Article Preview
Top1. Introduction
Heart disease is a set of illnesses that touch the circulatory system, which comprises the heart and blood vessels. Cardiology tries to deal with the most common condition called “Heart Attack” and the factors leading to it. Cardiovascular Disease cause a wide number of pathologies that affect the heart and blood vessels causing severe disability and death. The narrowing of the coronary arteries is known as CAD, it results the reduction of blood and oxygen supply to the heart, which can lead to Myocardial infarctions (Heart Attack) (Medline, 2013).
Globally, it is known that CAD is the first leading cause of death especially in countries under development where the advanced technologies in the medical field are not very effective to deal with such disease. For example, it is estimated that 45% of deaths in Algeria are due to CAD (Kheireddine, 2012). The risk of cardiovascular disease is related to various factors such as environmental, psychological, genetic, demographic variables and health services. Totally, CAD need surgical treatment, which is very costly and not affordable for normal population. In addition, the diagnosis of CAD is challenging for the physicians, particularly when there is no symptom. Much information from patients is needed.
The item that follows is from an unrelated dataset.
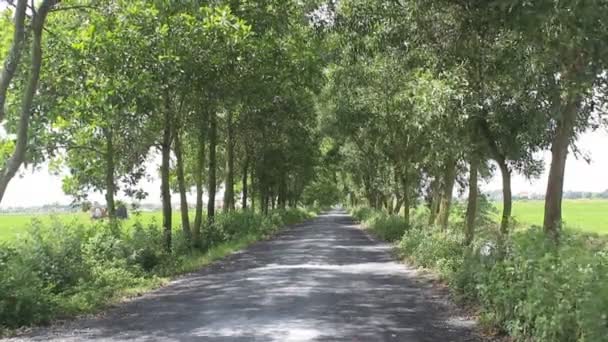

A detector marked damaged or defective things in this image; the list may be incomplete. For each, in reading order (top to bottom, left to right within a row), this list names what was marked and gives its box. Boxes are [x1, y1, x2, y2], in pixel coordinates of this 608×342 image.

crack in asphalt [4, 211, 480, 342]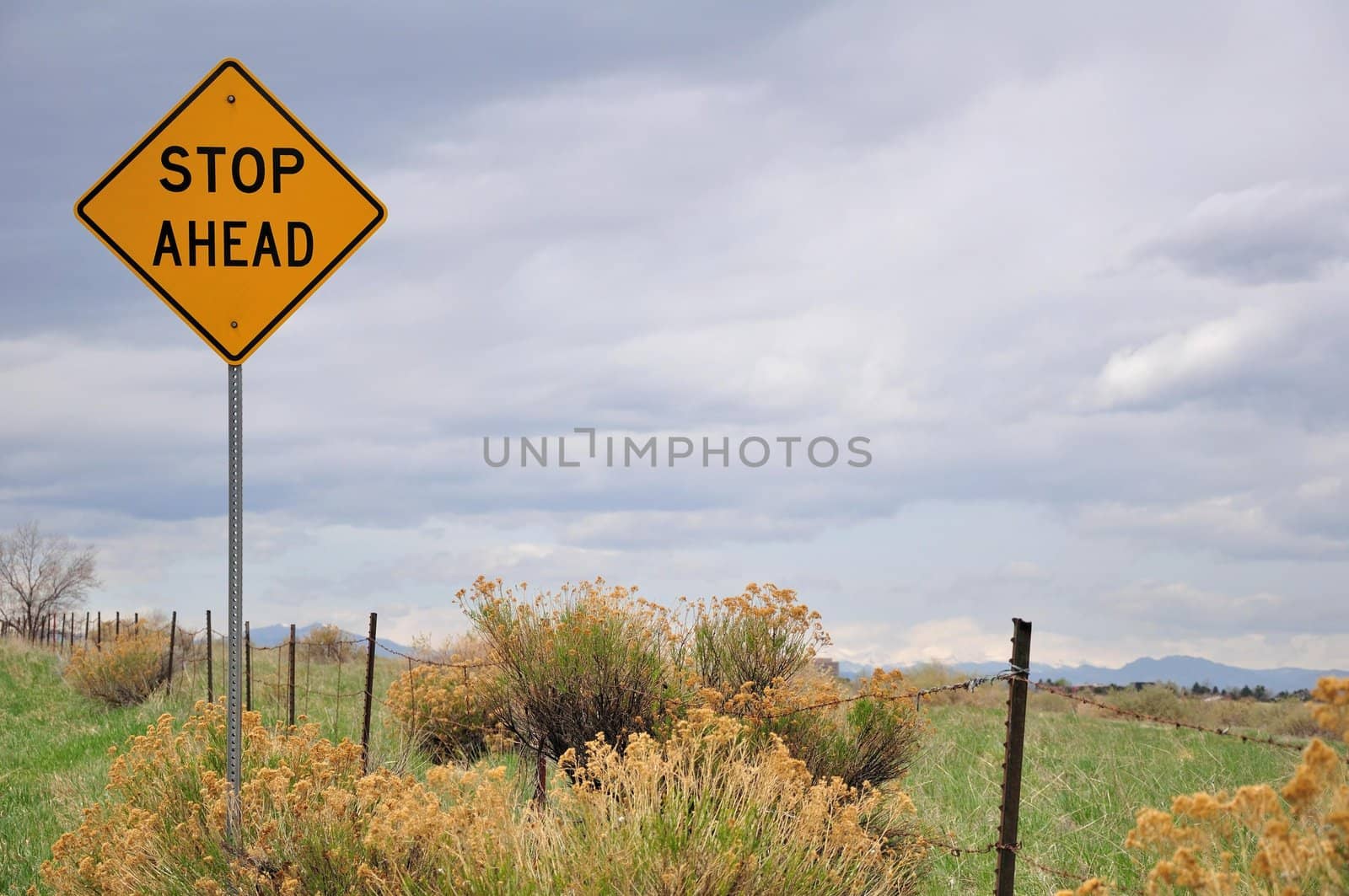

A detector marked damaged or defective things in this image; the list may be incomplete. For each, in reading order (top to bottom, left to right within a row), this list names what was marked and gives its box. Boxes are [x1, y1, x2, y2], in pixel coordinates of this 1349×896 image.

rusty metal fence post [992, 615, 1030, 896]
Therefore, the necessity of prevention systems to predict risk factors for these diseases in order to take preventive measures is vital.
The increasing complexity in recent years, much information in the medical field is stored in databases. These data are used mostly for management and analysis of the patient population. They are frequently used for research, evaluation, planning and other purposes by various users in terms of analysis and predicting of the health status of patients.
Medical diagnosis systems are mainly based on Machine Learning (ML) algorithms. Consequently, these systems are then trained to learn decision characteristics of a physician for an explicit disease and then they can be used to support physician decision making to diagnose future patients of the same disease (Abbasi, 2006; Volkmar, 2000). Unsuitably, there is no mutual model that can be adjusted for the diagnosis of all kinds of diseases (Miller, 1994). In some cases, we can find some datasets described by a large number of features that can surpass the number of data themselves. This problematic known as “the curse of dimensionality” is challenging for numerous ML applications in decision support systems. It can increase the risk of considering uncorrelated or redundant features and can lead to lower classification accuracy (Gansterer, 2008; Polat, 2006 ; Xie & Wang, 2011).
Hence, the selection and elimination process of irrelevant features is an important step for designing effective decision support systems. For that reason, the main objective of this paper is to offer a FS approach to reduce the number of features for CAD dataset and to gain higher accuracy classification rates. This approach consists of a two-step process: In the first step, we produce a subset of features, the dimension of database is reduced using the GA algorithm running in parallel with BN and then the new subset feature model is obtained, a BN classifier is used to measure feature model accuracy. For the validation, we make use of 10 fold cross validation strategy and formerly the proposed approach is compared with four additional ML algorithms: SVM, MLP and C4.5. Additionally, the designed algorithm is compared with other FS Algorithms.
The rest of the paper is planned as follows. The next section introduces a literature survey for CAD problem. Section 3 describes CAD and it is followed by a global introduction to FS strategies. In Section 4, The ML methods used in our study are presented for evaluating the accuracy of the feature model obtained by GA wrapper BN algorithm and the proposed approach is then described and presented. In Section 5, experimental results are discussed and the conclusion is presented in Sections 6.